Remote workers are subjected to constant and intrusive surveillance by employers and health technology companies. Working from home became commonplace as a result of COVID-19, and increasingly employers use health and location tracking software, as well as webcams and facial recognition, to monitor their employees. This surveillance exacerbates risks of discrimination based on health data and other lifestyle factors that have no bearing on work performance, implicates the privacy rights of family members and roommates, and sharpens the power asymmetry between employers and employees. Particularly as States seek to
criminalize women seeking abortions following the Supreme Court’s overturning of Roe v.
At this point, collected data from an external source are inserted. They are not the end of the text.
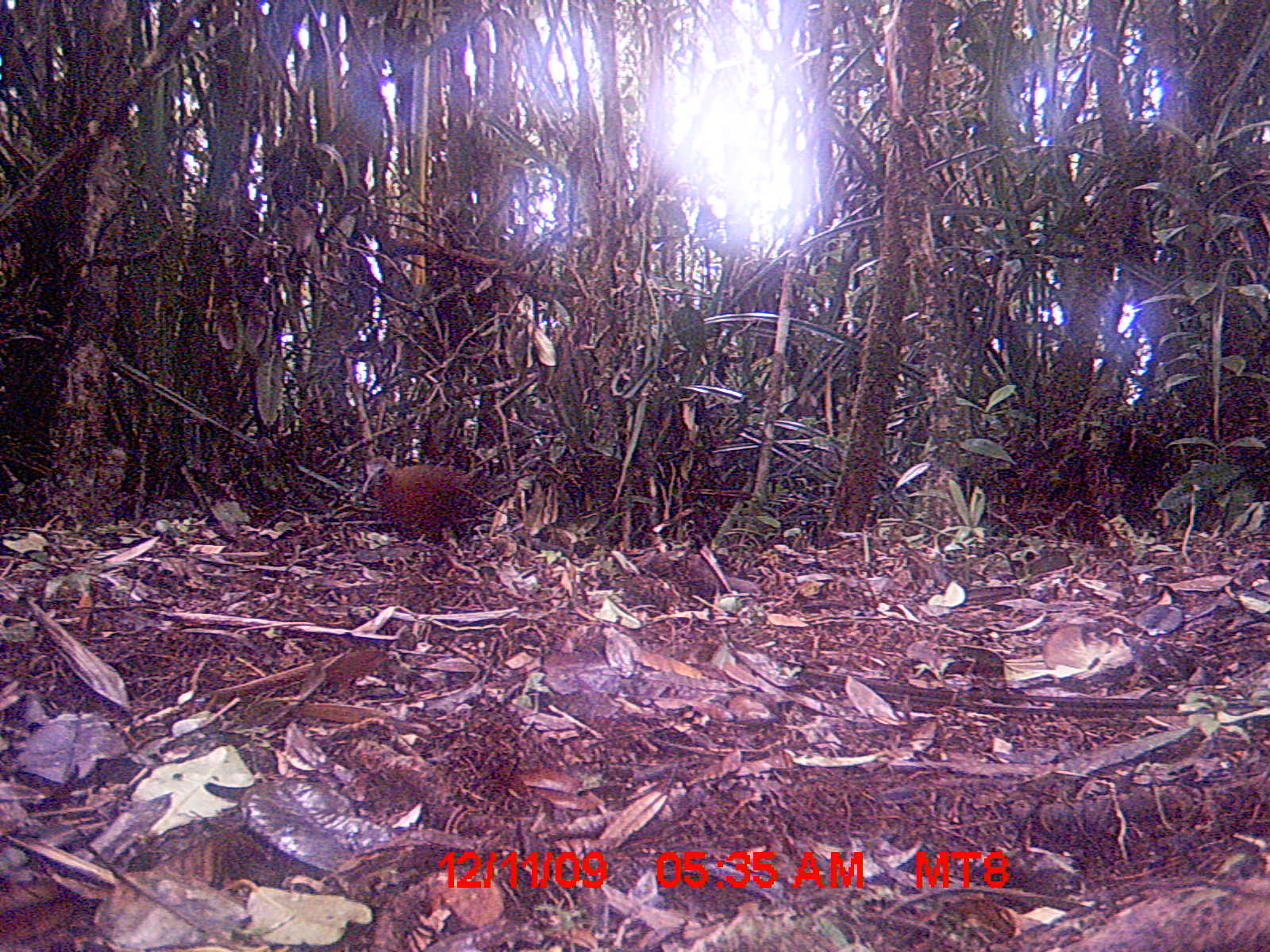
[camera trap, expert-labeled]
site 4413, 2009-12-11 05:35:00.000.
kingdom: Animalia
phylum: Chordata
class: Aves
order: Gruiformes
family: Sarothruridae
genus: Mentocrex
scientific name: Mentocrex kioloides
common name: madagascar wood rail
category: canirallus kioloides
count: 2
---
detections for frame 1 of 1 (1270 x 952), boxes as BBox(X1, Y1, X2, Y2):
canirallus kioloides: BBox(361, 455, 506, 553)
Wade, the safeguarding of health data on fertility-tracking applications has never been more important.
Given the novelty and rapidity of this transition, state and federal laws fall short of adequately protecting remote workers from incessant surveillance, particularly of their health data. Although several federal laws and agencies appear to address certain aspects of this threat, in practice laws such as HIPAA at the federal level and BIPA and CCPA in Illinois and California, respectively, do not sufficiently regulate the collection of health data from remote workers. In addition to these practical issues, U.S. privacy law generally places undue exclusive emphasis on the individual, relying on notice-and-consent provisions and anonymization.
However, the case of remote worker surveillance highlights the deficiencies of this individualized focus. This Note details the prevalence and harm of remote worker surveillance, discusses how the current data privacy legal regime falls short, and offers proposals for strengthening privacy protections for remote workers and their health data.